L’idée du binôme est sans doute à creuser, mais n’espérez pas vendre à vos clients l’idée d’un pilote et d’un copilote derrière chaque machine, c’est impensable. Organisez des binômes pour que les tests de son propre code soient réalisés par d’autres, pourquoi pas ! Imaginer que des parties de programme ne sont jamais intégralement développées par une seule personne, c’est un vrai plus…mais un binôme devant chaque clavier…

Conclusion

Bon, on a fait le tour des valeurs, des commandements; le prochain article sera de fait beaucoup plus court, puisqu’il synthétisera ce qui, selon moi, est une version dégradée acceptable du mode eXtreme Programming, ce qui clôturera ce dossier. Et les vaches seront bien gardées.

3 réponses à to “eXtreme Programming dans le monde réel (Partie 3)”

  • GreG:

    « je suis bien incapable de dire comment coder à plusieurs sans faire tourner un repository Subversion »

    Tu t’es pas encore mis à la gestion de version décentralisée? C’est con tu vas adorer. Tiens ça pourrai me faire un sujet de contribution à ton blog…

  • Après quelques recherches (j’avoue que je n’avais jamais entendu parlé de gestion de version décentralisée), j’avoue que j’aimerais bien, en effet, que tu nous fasses un topo sur le sujet. Ça m’a tout l’air d’être un immense et joyeux bordel à gérer (j’adore !).

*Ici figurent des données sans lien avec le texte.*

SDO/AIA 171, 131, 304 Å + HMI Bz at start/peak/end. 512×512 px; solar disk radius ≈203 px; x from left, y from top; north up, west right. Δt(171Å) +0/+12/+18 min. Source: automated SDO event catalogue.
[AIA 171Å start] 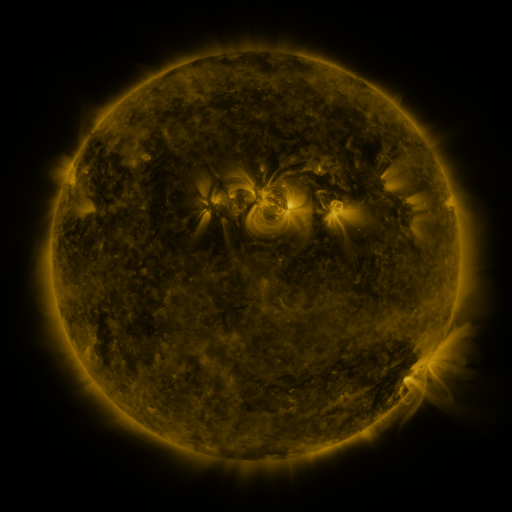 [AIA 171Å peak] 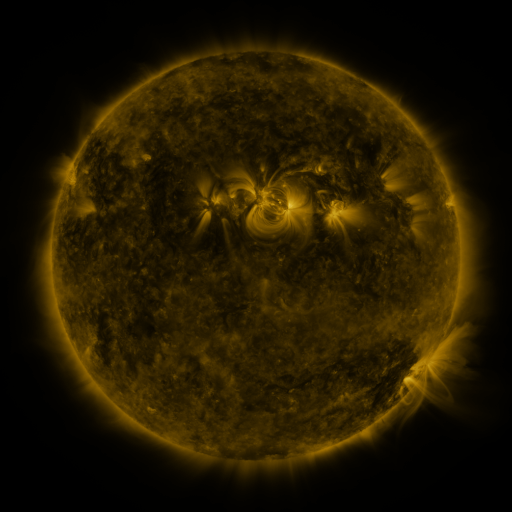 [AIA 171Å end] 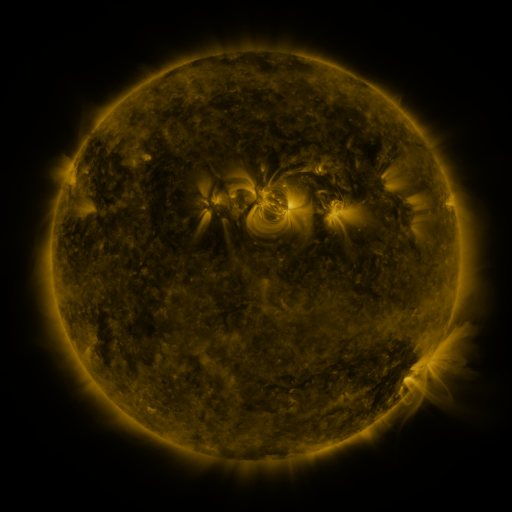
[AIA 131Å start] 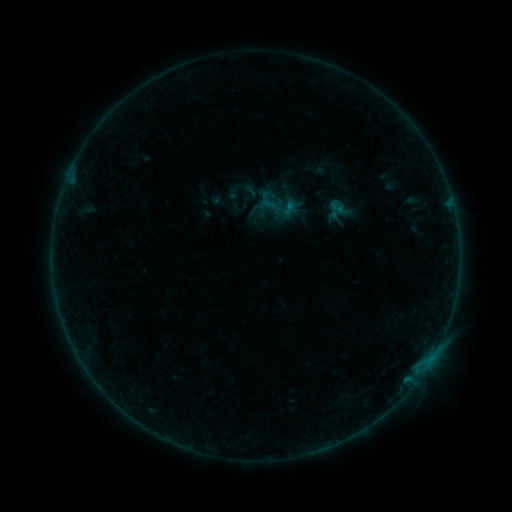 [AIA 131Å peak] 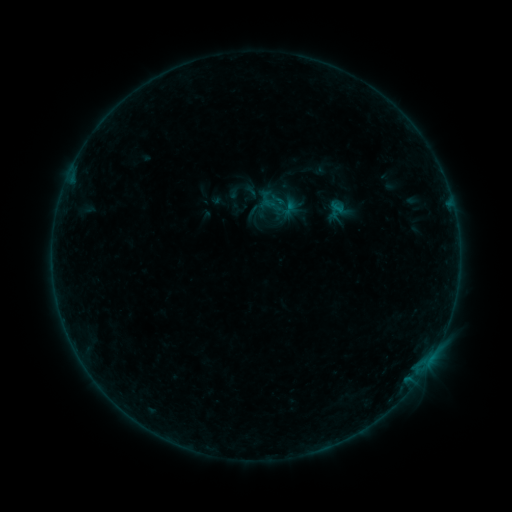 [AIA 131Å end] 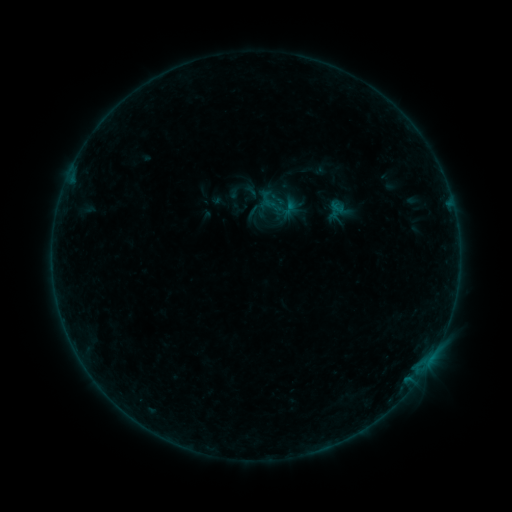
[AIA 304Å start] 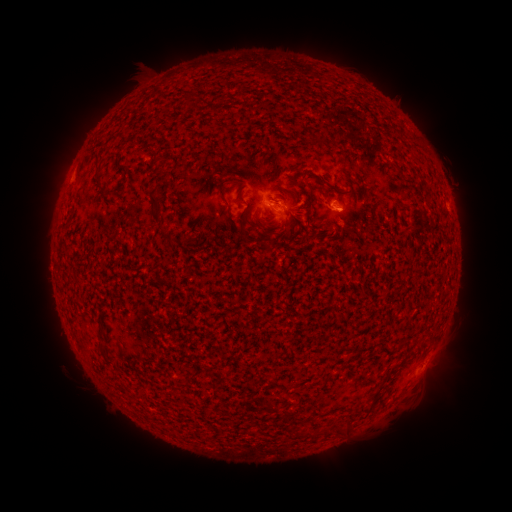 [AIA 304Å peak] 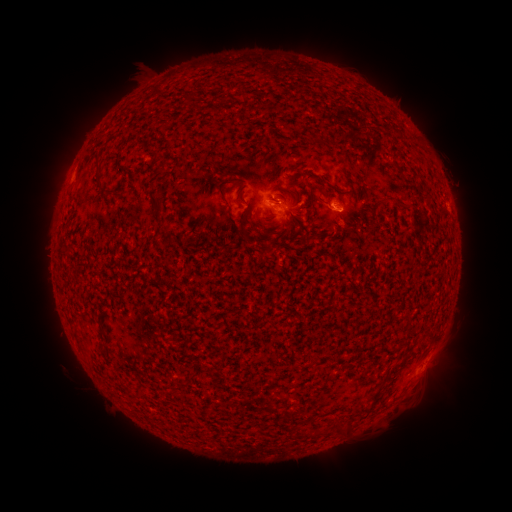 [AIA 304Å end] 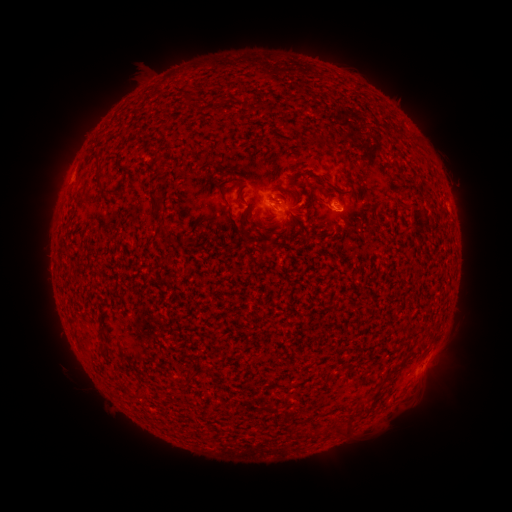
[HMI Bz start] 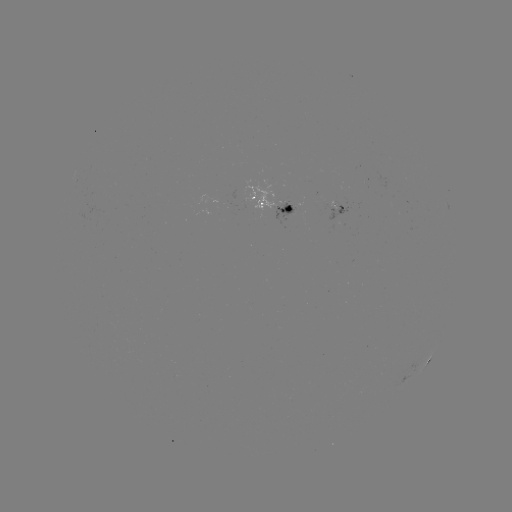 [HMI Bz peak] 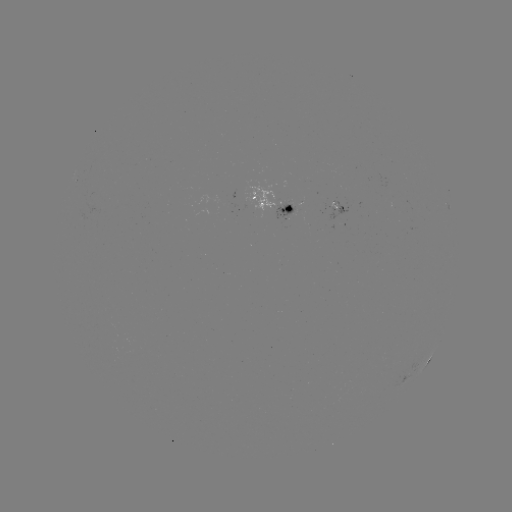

    Comme tu le sais, (toutes) les portes de ce blog te sont grandes ouvertes…

  • Gg:

    Pour la programmation en binôme il est clair que cela est difficilement soutenable.
    Cependant, pour de la programmation d’algorithmes un peu sérieux et volumineux je pense que c’est tout à fait indiqué de façon interne. Chercher une erreur d’inattention ou de mauvaise compréhension de l’algorithme dans des milliers de lignes de code peut prendre un temps considérable. Ainsi dans ce cas précis, le partenaire peut vérifier à la volée que ce qui est fait est juste en vérifiant les spécifications et le pseudo code préalablement établis. De plus, cela fait gagner beaucoup de temps parce que dès que l’un butte ou a un coup de barre l’autre peut prendre le relais. Je prends en exemple mes cours d’introduction de Lisp en binôme où les nouveaux concepts sont parfois difficiles, on finissait 30 minutes avant tout le monde sur 1h20 de td.

    Voilà mon modeste avis là dessus.

    Aussi pour les livraisons vous devez connaître Git depuis le temps et l’utilisation de branches serait bien indiquée pour le mode de commit que vous décrivez.

    Merci pour l’article très bien fournit avec des exemples bien concrets.